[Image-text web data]
▽
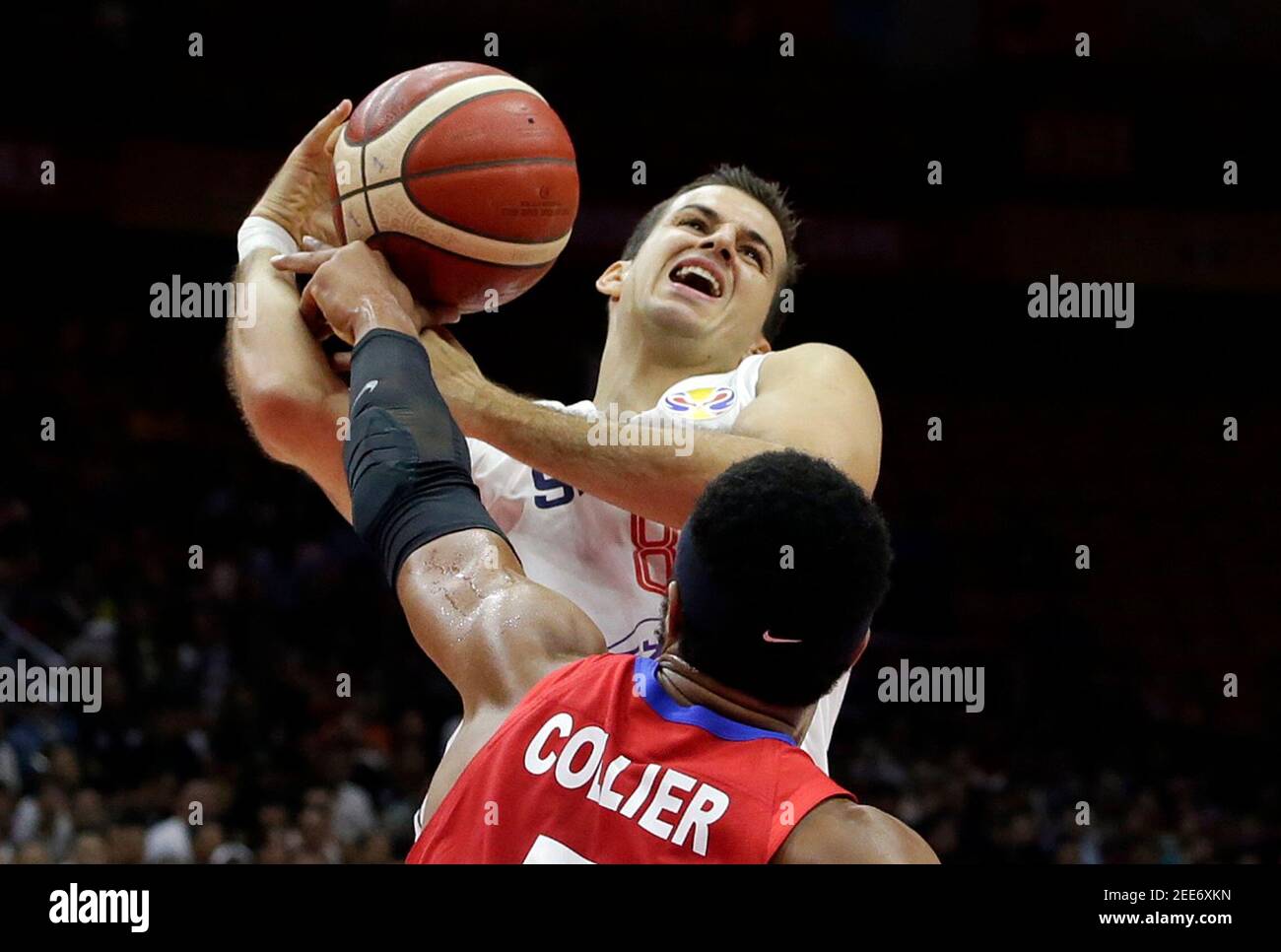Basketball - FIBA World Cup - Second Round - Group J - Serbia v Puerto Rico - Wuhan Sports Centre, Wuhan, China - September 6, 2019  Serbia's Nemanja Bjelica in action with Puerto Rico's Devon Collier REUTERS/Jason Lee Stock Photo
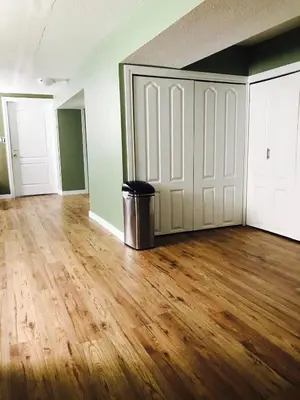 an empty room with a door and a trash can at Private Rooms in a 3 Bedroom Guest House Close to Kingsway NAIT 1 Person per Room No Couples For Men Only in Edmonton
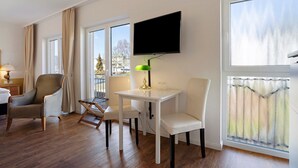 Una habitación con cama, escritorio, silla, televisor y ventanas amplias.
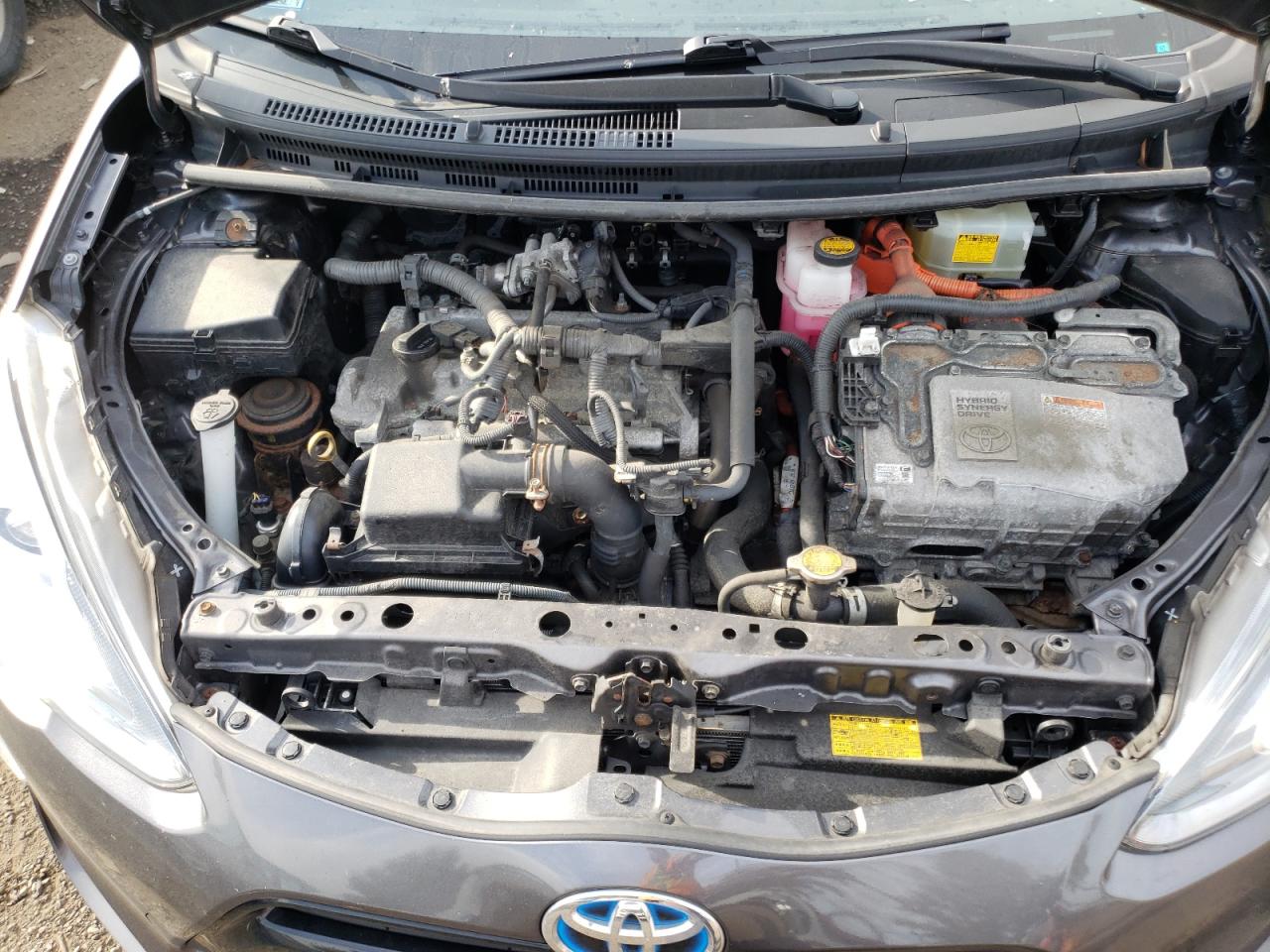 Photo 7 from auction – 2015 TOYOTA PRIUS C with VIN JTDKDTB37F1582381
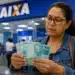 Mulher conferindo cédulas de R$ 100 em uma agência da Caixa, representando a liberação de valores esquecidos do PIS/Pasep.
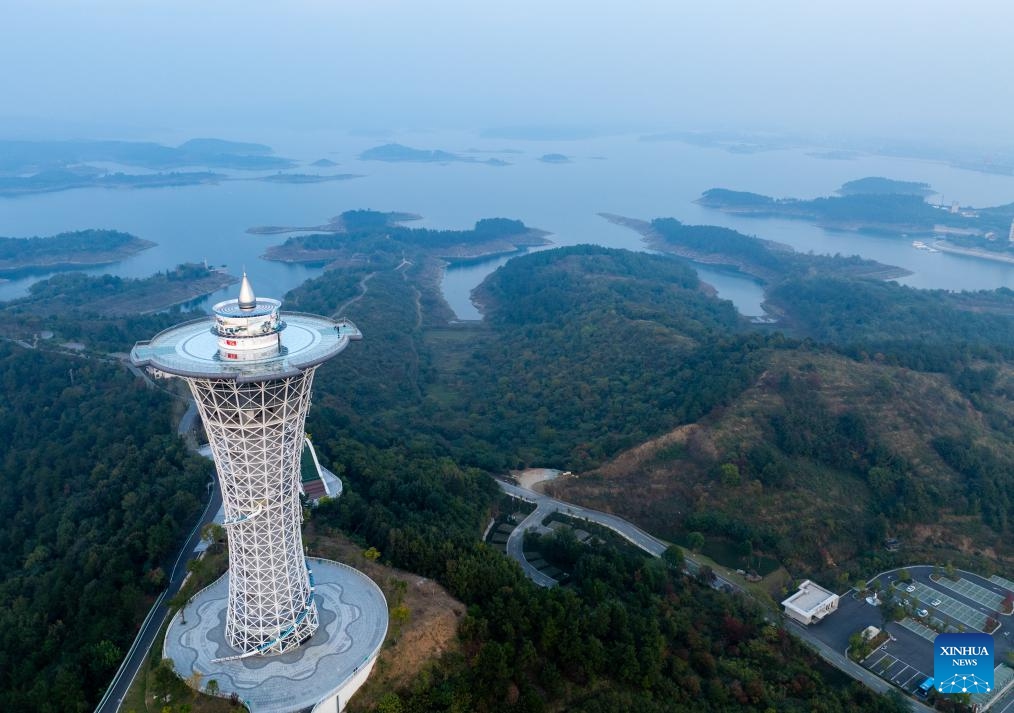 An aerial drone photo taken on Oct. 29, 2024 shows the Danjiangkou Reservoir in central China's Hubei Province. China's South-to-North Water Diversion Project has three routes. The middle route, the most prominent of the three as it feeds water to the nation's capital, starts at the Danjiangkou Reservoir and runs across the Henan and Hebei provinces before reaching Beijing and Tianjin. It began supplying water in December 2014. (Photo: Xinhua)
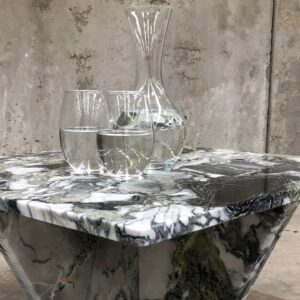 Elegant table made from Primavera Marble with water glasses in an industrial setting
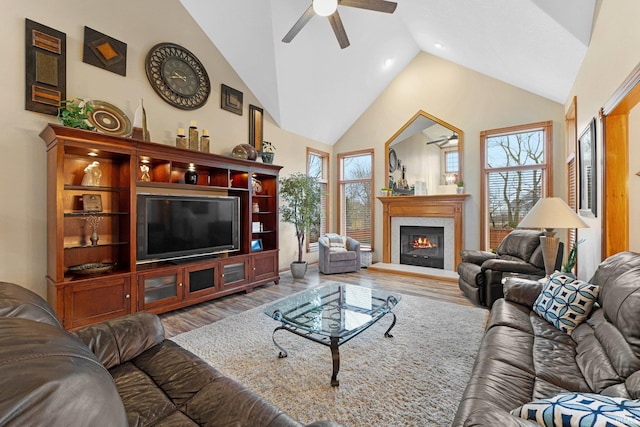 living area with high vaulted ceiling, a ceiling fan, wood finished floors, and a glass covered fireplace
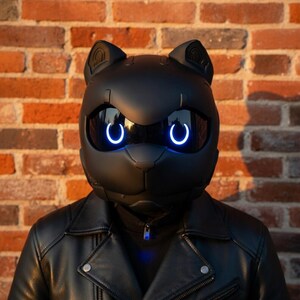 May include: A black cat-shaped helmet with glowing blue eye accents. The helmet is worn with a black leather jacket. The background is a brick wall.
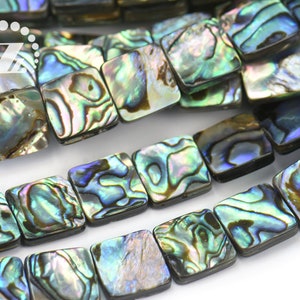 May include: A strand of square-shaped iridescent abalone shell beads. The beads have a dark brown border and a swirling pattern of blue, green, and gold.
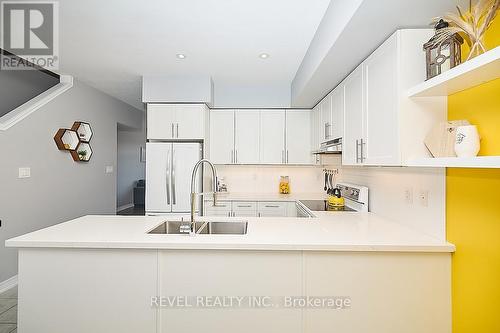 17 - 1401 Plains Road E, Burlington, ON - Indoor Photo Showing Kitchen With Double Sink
△
[Task to complete]
Please repeat the data verbatim and leave the pictures out of your copy.

[Solution to the problem]
Basketball - FIBA World Cup - Second Round - Group J - Serbia v Puerto Rico - Wuhan Sports Centre, Wuhan, China - September 6, 2019  Serbia's Nemanja Bjelica in action with Puerto Rico's Devon Collier REUTERS/Jason Lee Stock Photo
 an empty room with a door and a trash can at Private Rooms in a 3 Bedroom Guest House Close to Kingsway NAIT 1 Person per Room No Couples For Men Only in Edmonton
 Una habitación con cama, escritorio, silla, televisor y ventanas amplias.
 Photo 7 from auction – 2015 TOYOTA PRIUS C with VIN JTDKDTB37F1582381
 Mulher conferindo cédulas de R$ 100 em uma agência da Caixa, representando a liberação de valores esquecidos do PIS/Pasep.
 An aerial drone photo taken on Oct. 29, 2024 shows the Danjiangkou Reservoir in central China's Hubei Province. China's South-to-North Water Diversion Project has three routes. The middle route, the most prominent of the three as it feeds water to the nation's capital, starts at the Danjiangkou Reservoir and runs across the Henan and Hebei provinces before reaching Beijing and Tianjin. It began supplying water in December 2014. (Photo: Xinhua)
 Elegant table made from Primavera Marble with water glasses in an industrial setting
 living area with high vaulted ceiling, a ceiling fan, wood finished floors, and a glass covered fireplace
 May include: A black cat-shaped helmet with glowing blue eye accents. The helmet is worn with a black leather jacket. The background is a brick wall.
 May include: A strand of square-shaped iridescent abalone shell beads. The beads have a dark brown border and a swirling pattern of blue, green, and gold.
 17 - 1401 Plains Road E, Burlington, ON - Indoor Photo Showing Kitchen With Double Sink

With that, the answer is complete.